WHAT IS BEING ASKED: Gather every line below that contains the string "group", matching case exactly, and copy each of those lines in full.

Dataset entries
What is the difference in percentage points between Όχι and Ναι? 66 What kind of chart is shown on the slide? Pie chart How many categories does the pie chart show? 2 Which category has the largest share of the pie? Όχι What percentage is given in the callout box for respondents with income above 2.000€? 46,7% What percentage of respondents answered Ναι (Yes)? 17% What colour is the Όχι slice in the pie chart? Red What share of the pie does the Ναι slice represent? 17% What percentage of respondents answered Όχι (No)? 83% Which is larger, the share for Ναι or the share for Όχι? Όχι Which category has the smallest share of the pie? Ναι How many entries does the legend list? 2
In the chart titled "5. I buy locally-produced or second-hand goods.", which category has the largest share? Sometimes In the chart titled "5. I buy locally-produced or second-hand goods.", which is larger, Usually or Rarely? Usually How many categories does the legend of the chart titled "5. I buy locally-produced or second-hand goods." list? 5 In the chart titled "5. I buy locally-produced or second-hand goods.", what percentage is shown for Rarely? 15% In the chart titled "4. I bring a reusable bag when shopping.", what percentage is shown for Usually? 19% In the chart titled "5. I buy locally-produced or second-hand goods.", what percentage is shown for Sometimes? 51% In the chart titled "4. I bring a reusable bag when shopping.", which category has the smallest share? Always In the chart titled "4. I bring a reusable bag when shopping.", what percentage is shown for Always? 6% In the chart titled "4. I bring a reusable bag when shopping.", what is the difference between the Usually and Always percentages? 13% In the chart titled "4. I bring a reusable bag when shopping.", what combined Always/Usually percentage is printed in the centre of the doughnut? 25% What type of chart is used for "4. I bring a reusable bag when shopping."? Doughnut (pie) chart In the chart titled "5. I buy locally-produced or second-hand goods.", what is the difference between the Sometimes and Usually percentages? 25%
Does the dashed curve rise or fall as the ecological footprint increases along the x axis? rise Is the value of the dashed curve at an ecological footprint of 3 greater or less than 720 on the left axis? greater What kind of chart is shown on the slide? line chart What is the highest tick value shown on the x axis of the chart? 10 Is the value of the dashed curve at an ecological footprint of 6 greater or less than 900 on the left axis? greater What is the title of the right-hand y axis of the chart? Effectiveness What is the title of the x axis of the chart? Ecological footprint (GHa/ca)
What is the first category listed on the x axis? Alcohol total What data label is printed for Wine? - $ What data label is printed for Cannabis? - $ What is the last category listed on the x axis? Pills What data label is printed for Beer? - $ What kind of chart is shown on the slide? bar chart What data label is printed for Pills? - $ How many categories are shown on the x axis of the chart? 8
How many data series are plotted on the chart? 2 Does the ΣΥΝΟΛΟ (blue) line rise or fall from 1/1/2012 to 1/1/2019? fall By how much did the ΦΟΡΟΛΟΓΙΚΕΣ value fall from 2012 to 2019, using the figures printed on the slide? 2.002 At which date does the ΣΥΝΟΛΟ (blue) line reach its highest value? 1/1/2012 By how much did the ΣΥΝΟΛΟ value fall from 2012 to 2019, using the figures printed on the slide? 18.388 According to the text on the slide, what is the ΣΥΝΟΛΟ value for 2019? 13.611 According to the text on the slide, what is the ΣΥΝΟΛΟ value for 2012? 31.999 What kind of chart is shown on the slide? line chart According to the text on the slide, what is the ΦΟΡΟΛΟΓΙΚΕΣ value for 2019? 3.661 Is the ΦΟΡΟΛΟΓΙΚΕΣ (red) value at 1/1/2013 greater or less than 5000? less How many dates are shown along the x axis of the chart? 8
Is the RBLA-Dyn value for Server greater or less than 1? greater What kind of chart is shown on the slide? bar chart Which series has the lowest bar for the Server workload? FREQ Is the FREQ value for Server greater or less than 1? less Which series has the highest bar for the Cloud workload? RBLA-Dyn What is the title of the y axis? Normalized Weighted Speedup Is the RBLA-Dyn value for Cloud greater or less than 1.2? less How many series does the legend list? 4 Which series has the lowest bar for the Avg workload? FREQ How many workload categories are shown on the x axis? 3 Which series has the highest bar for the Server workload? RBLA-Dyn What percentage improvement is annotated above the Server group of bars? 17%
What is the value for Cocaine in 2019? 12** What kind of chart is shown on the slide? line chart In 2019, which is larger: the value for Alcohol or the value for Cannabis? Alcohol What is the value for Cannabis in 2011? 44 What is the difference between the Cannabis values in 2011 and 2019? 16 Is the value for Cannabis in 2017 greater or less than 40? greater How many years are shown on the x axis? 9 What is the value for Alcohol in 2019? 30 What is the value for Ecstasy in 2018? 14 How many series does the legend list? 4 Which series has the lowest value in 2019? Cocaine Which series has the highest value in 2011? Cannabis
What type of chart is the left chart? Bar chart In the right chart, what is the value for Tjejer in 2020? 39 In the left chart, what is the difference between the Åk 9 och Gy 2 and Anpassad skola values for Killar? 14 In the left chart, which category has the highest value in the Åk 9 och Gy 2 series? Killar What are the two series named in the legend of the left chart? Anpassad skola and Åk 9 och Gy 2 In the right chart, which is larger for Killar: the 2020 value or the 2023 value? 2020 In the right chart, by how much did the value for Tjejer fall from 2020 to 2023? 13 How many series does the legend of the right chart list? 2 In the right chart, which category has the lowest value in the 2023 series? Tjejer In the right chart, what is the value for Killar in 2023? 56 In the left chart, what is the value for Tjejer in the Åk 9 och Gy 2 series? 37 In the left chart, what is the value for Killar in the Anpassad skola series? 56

ANSWER SPACE:
Is the RBLA-Dyn value for Server greater or less than 1? greater What kind of chart is shown on the slide? bar chart Which series has the lowest bar for the Server workload? FREQ Is the FREQ value for Server greater or less than 1? less Which series has the highest bar for the Cloud workload? RBLA-Dyn What is the title of the y axis? Normalized Weighted Speedup Is the RBLA-Dyn value for Cloud greater or less than 1.2? less How many series does the legend list? 4 Which series has the lowest bar for the Avg workload? FREQ How many workload categories are shown on the x axis? 3 Which series has the highest bar for the Server workload? RBLA-Dyn What percentage improvement is annotated above the Server group of bars? 17%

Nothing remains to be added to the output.